TAOCP 2.2.6 Exercise 20

Section 2.2.6: Arrays and Orthogonal Lists

Exercise 20. [**] [20] A tridiagonal matrix has entries $a_{ij}$ that are zero except when $|i - j| \le 1$, for $1 \le i,j \le n$. Show that there is an allocation function of the form

$$ \operatorname{LOC}(A[I,J]) = a_0 + a_1 I + a_2 J,\quad |I - J| \le 1, $$

which represents all of the relevant elements of a tridiagonal matrix in $(3n - 2)$ consecutive locations.

Verified: no
Solve time: 32s

A tridiagonal matrix contains exactly the elements $A[I,J]$ for which $|I-J|\le 1$. There are $n$ diagonal elements, $n-1$ elements immediately above the diagonal, and $n-1$ immediately below, for a total of

$$ n+(n-1)+(n-1)=3n-2 $$

entries.

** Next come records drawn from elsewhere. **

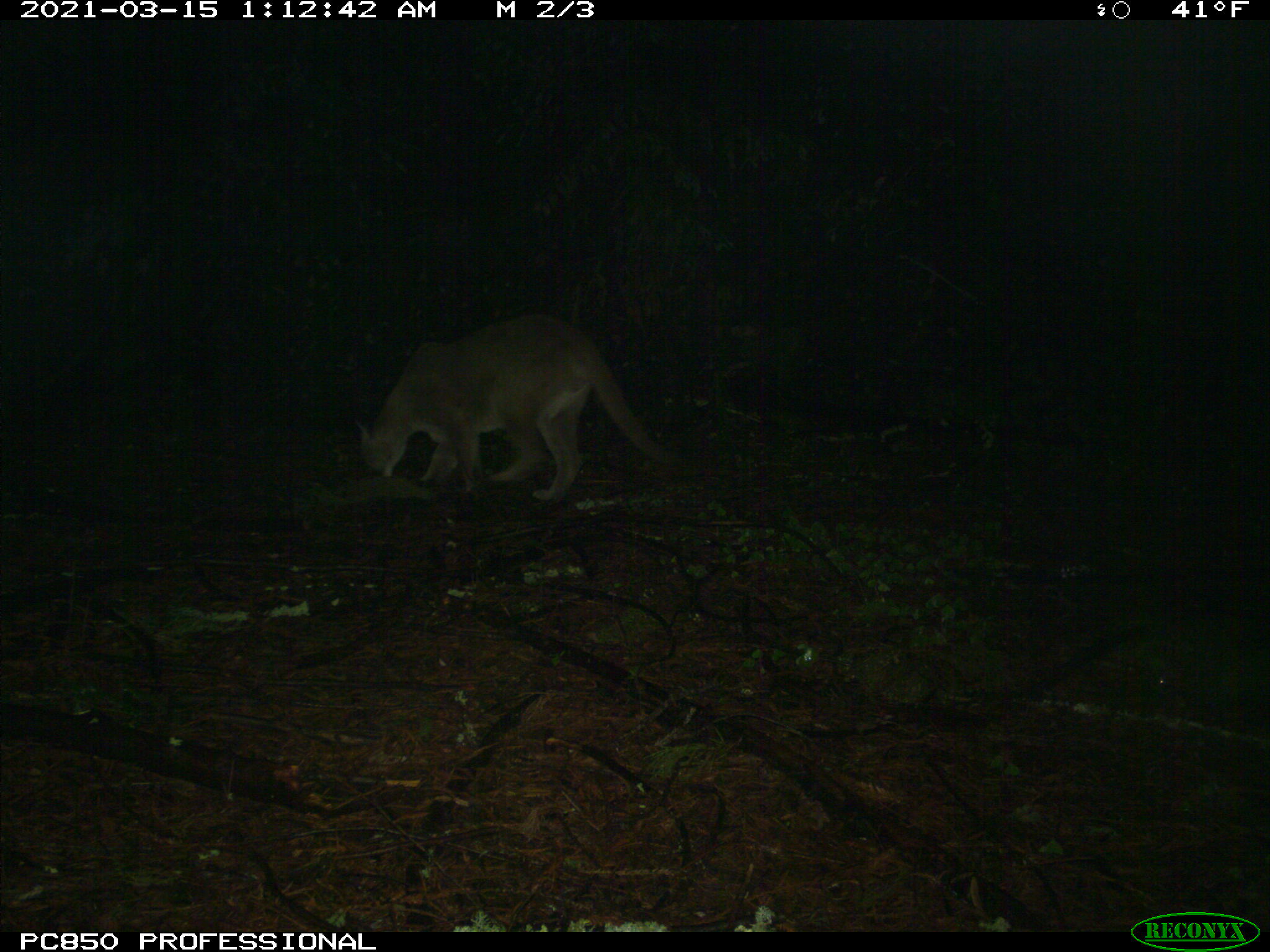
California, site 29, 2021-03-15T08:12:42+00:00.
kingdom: Animalia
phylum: Chordata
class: Mammalia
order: Carnivora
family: Felidae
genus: Puma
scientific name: Puma concolor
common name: puma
Puma (Puma concolor).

Hence a storage scheme using $(3n-2)$ consecutive locations is optimal.

Store the entries by diagonals, first the subdiagonal, then the main diagonal, then the superdiagonal. Define

$$ \operatorname{LOC}(A[I,J]) = \operatorname{LOC}(A[1,2]) + (n-1)I+nJ-2n, \qquad |I-J|\le 1. $$

Equivalently,

$$ \operatorname{LOC}(A[I,J]) = a_0+a_1I+a_2J, $$

with

$$ a_1=n-1,\qquad a_2=n, $$

and

$$ a_0=\operatorname{LOC}(A[1,2])-2n. $$

When $J=I-1$,

$$ \operatorname{LOC}(A[I,I-1]) = \operatorname{LOC}(A[1,2])+(2n-1)I-3n, $$

which yields the consecutive block of $n-1$ locations. When $J=I$,

$$ \operatorname{LOC}(A[I,I]) = \operatorname{LOC}(A[1,2])+(2n-1)I-2n, $$

giving the next $n$ locations. When $J=I+1$,

$$ \operatorname{LOC}(A[I,I+1]) = \operatorname{LOC}(A[1,2])+(2n-1)I-n, $$

giving the final $n-1$ locations. Thus all relevant entries occupy exactly $(3n-2)$ consecutive memory positions. The final allocation function is

$$ \boxed{ \operatorname{LOC}(A[I,J]) = a_0+(n-1)I+nJ, \qquad |I-J|\le 1 } $$

for a suitable constant $a_0$.